**WHAT IS ASKED**: Can you put the lines starting at the beginning of the records and ending at the line containing "31.3 metres" into a Markdown table with the columns Number and Entry, one line per row and blank lines left out?

[Collected data]

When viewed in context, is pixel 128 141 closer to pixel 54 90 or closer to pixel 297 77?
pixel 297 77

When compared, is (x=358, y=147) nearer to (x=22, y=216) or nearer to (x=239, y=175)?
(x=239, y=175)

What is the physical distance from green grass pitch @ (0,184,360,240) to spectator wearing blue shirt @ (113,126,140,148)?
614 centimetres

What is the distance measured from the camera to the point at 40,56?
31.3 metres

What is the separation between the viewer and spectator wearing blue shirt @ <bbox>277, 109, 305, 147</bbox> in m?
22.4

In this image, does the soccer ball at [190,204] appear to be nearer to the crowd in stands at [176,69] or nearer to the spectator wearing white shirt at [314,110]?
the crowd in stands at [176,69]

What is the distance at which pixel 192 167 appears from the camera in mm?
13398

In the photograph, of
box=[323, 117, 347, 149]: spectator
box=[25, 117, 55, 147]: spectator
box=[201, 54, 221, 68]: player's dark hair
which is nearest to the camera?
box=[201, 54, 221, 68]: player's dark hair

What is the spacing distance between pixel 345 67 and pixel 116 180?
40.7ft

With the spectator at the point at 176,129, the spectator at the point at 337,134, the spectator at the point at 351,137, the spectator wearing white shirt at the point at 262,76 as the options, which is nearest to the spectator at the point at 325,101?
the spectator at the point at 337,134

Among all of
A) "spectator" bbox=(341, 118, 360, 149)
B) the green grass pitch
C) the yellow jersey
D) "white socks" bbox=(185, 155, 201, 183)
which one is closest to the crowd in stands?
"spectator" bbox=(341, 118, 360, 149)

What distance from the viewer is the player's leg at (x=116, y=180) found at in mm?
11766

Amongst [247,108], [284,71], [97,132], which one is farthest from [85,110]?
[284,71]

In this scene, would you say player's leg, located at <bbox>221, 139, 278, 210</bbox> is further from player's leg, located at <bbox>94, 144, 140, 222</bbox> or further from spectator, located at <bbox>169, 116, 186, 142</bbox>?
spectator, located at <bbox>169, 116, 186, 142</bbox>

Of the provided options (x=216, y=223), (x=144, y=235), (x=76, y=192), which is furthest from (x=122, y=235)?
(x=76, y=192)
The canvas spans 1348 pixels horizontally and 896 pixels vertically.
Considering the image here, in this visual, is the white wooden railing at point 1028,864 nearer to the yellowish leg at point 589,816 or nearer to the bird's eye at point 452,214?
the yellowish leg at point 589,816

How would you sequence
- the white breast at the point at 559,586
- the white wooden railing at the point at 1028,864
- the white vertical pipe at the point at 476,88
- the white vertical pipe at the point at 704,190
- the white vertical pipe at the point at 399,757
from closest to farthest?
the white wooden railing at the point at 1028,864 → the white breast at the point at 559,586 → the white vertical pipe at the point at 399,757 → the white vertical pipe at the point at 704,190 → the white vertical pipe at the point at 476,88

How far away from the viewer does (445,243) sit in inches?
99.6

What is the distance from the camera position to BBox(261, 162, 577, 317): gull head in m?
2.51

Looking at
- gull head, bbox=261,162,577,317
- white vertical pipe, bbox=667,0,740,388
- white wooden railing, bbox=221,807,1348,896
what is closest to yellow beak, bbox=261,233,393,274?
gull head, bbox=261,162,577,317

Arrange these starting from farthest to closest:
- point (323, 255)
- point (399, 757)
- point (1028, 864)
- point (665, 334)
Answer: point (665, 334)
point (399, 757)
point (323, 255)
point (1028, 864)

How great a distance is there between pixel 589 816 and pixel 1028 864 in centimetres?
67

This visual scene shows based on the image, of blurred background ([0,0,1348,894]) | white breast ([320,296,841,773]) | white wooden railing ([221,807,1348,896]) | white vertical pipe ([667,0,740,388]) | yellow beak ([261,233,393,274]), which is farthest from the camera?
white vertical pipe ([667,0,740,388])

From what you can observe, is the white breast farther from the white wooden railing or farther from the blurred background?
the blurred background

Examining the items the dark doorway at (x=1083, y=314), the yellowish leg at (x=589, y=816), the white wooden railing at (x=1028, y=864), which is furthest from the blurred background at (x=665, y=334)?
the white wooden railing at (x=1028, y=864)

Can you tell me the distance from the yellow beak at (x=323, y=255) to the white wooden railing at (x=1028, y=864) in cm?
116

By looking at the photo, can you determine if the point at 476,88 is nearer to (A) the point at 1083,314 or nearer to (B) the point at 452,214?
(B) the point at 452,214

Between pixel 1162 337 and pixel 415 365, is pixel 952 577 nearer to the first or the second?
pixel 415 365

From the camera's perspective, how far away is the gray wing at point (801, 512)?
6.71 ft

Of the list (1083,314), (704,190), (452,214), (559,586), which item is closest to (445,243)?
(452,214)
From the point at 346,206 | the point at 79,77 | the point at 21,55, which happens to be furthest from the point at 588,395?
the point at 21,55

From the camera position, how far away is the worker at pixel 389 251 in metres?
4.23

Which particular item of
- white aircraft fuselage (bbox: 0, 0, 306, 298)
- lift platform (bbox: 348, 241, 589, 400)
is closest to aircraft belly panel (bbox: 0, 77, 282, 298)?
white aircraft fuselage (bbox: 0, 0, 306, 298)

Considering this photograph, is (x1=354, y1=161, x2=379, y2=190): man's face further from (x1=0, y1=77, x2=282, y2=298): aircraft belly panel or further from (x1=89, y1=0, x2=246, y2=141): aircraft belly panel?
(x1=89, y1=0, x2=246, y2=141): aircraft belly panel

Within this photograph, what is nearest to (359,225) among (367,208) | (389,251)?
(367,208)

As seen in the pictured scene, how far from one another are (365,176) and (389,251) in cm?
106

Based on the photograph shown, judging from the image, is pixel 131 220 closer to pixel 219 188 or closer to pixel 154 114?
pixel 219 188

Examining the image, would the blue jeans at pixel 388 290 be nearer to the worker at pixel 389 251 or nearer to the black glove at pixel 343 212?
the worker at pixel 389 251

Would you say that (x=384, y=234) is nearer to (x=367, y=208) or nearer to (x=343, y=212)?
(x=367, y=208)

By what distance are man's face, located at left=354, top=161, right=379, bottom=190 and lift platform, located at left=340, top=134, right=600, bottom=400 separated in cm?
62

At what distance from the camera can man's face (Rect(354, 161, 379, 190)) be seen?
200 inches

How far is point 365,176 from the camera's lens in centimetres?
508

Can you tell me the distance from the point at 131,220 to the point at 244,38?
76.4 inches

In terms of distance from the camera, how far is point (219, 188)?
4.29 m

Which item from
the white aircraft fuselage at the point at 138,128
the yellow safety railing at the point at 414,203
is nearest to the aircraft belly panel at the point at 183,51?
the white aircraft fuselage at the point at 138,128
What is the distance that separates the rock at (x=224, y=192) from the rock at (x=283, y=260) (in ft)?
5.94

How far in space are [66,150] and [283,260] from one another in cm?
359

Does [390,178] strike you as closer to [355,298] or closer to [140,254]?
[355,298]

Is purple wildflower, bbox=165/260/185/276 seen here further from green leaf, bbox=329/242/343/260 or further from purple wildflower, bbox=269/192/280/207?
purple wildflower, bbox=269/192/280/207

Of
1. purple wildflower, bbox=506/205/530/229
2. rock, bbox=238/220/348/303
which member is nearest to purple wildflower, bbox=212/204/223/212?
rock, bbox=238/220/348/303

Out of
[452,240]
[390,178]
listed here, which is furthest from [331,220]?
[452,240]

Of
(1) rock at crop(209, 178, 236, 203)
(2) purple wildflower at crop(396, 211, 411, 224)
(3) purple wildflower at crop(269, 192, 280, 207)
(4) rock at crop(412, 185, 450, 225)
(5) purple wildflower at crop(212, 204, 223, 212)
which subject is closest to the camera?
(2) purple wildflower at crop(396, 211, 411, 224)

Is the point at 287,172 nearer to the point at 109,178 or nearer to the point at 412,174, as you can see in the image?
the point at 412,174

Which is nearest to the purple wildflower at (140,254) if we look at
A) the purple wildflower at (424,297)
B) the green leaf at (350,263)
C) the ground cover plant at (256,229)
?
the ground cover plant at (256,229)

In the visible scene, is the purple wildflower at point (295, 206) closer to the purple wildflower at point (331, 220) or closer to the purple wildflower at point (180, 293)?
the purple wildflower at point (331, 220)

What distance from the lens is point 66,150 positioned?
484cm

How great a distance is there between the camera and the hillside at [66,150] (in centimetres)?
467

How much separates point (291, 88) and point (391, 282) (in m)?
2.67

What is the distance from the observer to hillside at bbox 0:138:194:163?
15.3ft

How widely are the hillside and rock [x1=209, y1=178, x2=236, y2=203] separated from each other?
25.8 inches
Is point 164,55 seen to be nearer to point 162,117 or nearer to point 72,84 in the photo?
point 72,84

**SOLUTION FOR THIS PROBLEM**:
| Number | Entry |
|---|---|
| 1 | When viewed in context, is pixel 128 141 closer to pixel 54 90 or closer to pixel 297 77? |
| 2 | pixel 297 77 |
| 3 | When compared, is (x=358, y=147) nearer to (x=22, y=216) or nearer to (x=239, y=175)? |
| 4 | (x=239, y=175) |
| 5 | What is the physical distance from green grass pitch @ (0,184,360,240) to spectator wearing blue shirt @ (113,126,140,148)? |
| 6 | 614 centimetres |
| 7 | What is the distance measured from the camera to the point at 40,56? |
| 8 | 31.3 metres |